O pior que pode acontecer a um líder é ignorar todas as possibilidades. E, em qualquer circunstância, uma das fortes possibilidades que se pode impor é, lamentavelmente para um idealista, a fria e dura realidade. Carles Puigdemont chocou esta semana a alta velocidade contra uma parede de realidade. Teve por isso, para lamento de uma certa esquerda portuguesa de revolucionários tardios que pulula por aí, de fazer um salto encarpado à retaguarda, anunciando, num discurso híbrido, que vai declarar a Independência e suspendê-la para abrir o diálogo com Madrid.
A realidade tem muitas formas, e aquela em que embateu este sombrio Puigdemont pinta-se de duas cores, como a bandeira da Catalunha (a Senyera riscada): um referendo cuja legitimidade a comunidade internacional jamais reconhecerá e uma saída em massa de grandes empresas espanholas da região. Sabadell e CaixaBank juntaram-se agora ao Popular e, das sete companhias catalãs que figuravam no IBEX, no dia seguinte ao referendo restavam apenas duas. Os tais 19% do PIB de Espanha que tanto acalentavam os ímpetos independentistas encolheram sobremaneira, e isso é um grande balde de água fria (à atenção da tal esquerda, Lenin diria que “os factos são teimosos”).

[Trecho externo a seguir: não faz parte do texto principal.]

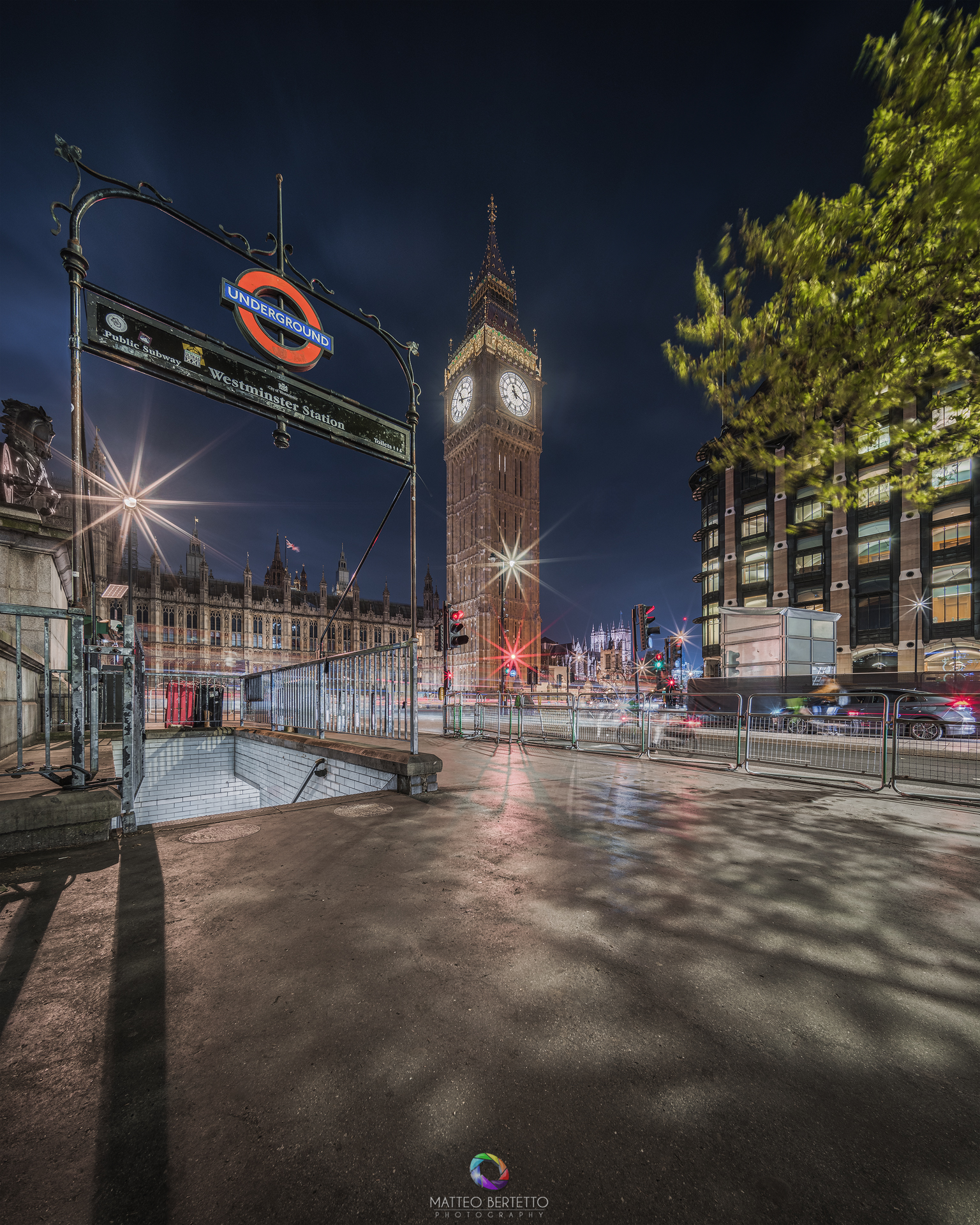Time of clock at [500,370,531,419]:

Independentemente de tudo o que se pense sobre a forma subalterna com que Espanha tem tratado a Catalunha ao longo dos tempos (embora o seu grau de autonomia seja amplamente reconhecido), Puigdemont padece de um problema de legitimidade óbvio: falar de 90% de apoio à independência, com base num referendo onde só foram votar os apoiantes fervorosos da causa, é grave. Do total de eleitores, apenas 42% compareceram nas urnas – menos de metade. É verdade que as revoluções não pedem licença nem cumprem leis ou preceitos constitucionais: resta saber se Puigdemont quer ser um revolucionário na Europa em 2017. Uma coisa é certa: a sociedade espanhola está fatalmente dividida, e as feridas abertas dificilmente se saram pela via do diálogo com estes protagonistas (a evidente inabilidade política de Rajoy é inquestionável).
Mas o mais grave de tudo isto é a temível Caixa de Pandora que este movimento abre aos nacionalismos em crescendo na Europa. Mario Vargas Llosa, o prémio Nobel da Literatura, disse numa manifestação no fim de semana passado que o nacionalismo é “a pior de todas as paixões, e a que causou mais estragos na História”. Podia ter também citado Ortega y Gasset, como fez Inés Arrimadas do Ciudadanos, que tão bem falou logo a seguir a Puigdemont no Parlamento, recordando que “o nacionalismo só cresce nos países que não funcionam”. “Se calhar é este o momento de reformar este país” em busca de “um sentido comum”. Parece-me um bom ponto de partida.